Work to do:
Gather every line of the data below that contains the word "camera" and copy each of those lines in full.

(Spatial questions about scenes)
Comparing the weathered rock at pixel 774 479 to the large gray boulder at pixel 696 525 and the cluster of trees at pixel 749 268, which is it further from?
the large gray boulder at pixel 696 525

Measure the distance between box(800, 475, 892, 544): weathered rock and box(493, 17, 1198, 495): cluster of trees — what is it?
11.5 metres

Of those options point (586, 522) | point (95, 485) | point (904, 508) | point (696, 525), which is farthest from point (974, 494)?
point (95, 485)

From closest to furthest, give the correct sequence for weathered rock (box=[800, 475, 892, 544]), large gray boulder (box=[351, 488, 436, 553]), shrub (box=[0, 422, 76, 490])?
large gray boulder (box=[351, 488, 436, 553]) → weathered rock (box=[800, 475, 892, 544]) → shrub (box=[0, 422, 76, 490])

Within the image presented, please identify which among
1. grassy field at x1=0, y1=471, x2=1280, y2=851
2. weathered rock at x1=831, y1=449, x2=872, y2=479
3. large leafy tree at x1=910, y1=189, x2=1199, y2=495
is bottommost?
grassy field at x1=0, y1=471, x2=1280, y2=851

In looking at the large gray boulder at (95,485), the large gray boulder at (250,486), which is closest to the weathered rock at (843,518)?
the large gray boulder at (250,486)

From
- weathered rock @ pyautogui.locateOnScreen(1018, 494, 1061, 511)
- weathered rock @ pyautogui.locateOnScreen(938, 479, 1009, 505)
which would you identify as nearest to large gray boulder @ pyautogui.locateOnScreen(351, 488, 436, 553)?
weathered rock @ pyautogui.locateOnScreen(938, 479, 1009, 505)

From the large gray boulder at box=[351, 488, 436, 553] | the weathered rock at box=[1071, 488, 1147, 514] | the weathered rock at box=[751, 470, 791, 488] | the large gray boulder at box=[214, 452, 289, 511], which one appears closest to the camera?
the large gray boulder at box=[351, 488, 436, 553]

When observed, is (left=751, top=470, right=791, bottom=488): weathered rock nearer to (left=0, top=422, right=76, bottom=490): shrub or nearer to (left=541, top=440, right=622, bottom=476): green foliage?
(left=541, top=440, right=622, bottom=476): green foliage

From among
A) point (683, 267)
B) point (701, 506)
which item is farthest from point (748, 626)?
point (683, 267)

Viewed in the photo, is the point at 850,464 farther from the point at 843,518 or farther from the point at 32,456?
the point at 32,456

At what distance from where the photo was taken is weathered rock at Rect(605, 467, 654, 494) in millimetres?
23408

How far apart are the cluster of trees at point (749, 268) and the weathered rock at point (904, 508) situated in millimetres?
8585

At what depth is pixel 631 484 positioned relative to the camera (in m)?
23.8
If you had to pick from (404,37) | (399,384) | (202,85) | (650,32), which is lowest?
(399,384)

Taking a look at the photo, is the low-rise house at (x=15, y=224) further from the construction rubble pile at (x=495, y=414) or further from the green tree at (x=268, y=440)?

Solution to the exercise:
From the large gray boulder at box=[351, 488, 436, 553] | the weathered rock at box=[1071, 488, 1147, 514] | the weathered rock at box=[751, 470, 791, 488] | the large gray boulder at box=[214, 452, 289, 511], which one appears closest to the camera?
At what depth is pixel 631 484 positioned relative to the camera (in m)?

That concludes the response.